重要なのは、企業財務と地域データを別々に読むのではなく、同じ調査メモの中で並べて確認できることです。これにより、地価、人口、リスク、財務指標をどの順番で検証すべきかが見えやすくなります。
AIに任せるべき部分
AIに最初から結論を出させるのではなく、次のような作業を任せる方が実務的です。
- APIから得た数値の一覧化
- 見るべき論点の抽出
- 追加で必要なデータの洗い出し
- 記事アウトラインの作成
- 誇張表現や投資助言に見える表現のチェック
この使い方なら、AIは「予測装置」ではなく、調査の再現性を上げる道具になります。
今回の限界
今回の観測だけでは、地価変動と企業業績の因果関係は判断できません。短期データや単一企業サンプルを使って、相関や統計的有意性を断定するのも適切ではありません。

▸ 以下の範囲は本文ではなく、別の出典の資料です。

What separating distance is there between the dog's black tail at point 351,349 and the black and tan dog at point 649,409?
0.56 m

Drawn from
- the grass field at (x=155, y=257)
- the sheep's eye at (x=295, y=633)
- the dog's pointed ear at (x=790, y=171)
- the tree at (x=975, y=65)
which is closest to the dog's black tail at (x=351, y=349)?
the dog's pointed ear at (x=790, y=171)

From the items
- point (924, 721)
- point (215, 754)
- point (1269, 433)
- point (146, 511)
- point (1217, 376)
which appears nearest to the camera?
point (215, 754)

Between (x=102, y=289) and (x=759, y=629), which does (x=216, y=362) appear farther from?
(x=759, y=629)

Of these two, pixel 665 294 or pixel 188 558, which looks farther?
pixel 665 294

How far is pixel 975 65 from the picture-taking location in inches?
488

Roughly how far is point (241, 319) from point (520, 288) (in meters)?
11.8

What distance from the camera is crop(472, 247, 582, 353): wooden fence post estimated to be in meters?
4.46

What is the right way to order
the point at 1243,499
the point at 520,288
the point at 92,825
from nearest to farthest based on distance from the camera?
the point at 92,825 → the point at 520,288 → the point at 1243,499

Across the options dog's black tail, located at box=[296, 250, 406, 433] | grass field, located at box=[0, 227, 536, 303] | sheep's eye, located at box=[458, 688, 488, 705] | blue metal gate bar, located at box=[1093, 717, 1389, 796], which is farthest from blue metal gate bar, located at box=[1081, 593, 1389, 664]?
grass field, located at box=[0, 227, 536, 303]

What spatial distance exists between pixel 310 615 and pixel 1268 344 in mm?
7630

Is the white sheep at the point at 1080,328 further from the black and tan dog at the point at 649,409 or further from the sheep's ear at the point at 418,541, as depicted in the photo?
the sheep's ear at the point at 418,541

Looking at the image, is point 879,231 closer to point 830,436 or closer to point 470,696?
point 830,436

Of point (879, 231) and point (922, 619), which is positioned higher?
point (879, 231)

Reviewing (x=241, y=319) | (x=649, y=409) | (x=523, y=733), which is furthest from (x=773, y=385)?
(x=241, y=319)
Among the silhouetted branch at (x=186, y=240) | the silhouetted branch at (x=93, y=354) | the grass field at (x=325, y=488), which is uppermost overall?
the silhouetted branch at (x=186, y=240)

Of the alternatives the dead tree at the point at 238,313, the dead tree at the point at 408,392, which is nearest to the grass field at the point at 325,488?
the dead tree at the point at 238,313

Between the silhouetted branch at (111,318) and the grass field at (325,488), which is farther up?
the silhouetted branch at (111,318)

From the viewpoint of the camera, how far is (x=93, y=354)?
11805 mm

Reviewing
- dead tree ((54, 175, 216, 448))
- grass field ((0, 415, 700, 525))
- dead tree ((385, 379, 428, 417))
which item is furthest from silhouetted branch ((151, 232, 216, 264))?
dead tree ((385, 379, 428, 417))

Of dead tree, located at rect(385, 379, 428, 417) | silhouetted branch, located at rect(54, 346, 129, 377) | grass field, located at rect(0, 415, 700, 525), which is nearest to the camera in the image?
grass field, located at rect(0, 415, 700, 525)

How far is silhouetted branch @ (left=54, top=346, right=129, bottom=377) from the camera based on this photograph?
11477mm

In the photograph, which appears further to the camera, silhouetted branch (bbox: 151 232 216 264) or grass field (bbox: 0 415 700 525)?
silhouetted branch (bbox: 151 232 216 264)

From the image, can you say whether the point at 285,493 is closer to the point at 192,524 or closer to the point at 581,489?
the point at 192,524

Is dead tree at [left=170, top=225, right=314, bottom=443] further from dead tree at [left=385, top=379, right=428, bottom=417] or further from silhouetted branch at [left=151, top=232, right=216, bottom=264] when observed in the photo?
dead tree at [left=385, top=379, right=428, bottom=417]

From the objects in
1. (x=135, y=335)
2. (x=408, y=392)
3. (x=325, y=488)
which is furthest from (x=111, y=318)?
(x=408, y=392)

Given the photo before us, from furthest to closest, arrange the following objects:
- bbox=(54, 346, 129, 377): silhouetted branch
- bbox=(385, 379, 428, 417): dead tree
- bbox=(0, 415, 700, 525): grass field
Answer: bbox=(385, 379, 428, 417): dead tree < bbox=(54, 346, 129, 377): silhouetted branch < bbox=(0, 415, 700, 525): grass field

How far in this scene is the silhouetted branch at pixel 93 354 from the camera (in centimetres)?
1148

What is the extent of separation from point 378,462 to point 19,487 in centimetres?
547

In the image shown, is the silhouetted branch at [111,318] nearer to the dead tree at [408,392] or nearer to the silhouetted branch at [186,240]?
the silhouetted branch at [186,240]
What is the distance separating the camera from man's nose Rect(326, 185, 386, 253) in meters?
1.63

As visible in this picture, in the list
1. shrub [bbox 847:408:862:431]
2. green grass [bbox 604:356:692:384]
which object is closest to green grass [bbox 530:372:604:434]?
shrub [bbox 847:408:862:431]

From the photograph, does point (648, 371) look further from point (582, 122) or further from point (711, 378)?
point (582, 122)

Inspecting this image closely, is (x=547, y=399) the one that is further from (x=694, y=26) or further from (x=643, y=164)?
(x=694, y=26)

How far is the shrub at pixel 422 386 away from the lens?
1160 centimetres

そのため、この記事では結論を急がず、次に検証すべき論点を整理するところに価値を置きます。
次に検証すること
次のステップでは、対象企業と地域を増やし、複数年のデータを並べる必要があります。あわせて、災害リスク、人口変化、交通利便性、企業の保有資産や事業構造を比較できる形にすると、不動産AIの研究メモとしてかなり使いやすくなります。
大智カンパニーの資産化という意味では、このような一次データからの研究ログを継続的に残し、ブログ、note、Xへ分配していくことが重要です。まだ収益化の実績ではなく、一次データを使った研究・分析の土台づくりとして進めます。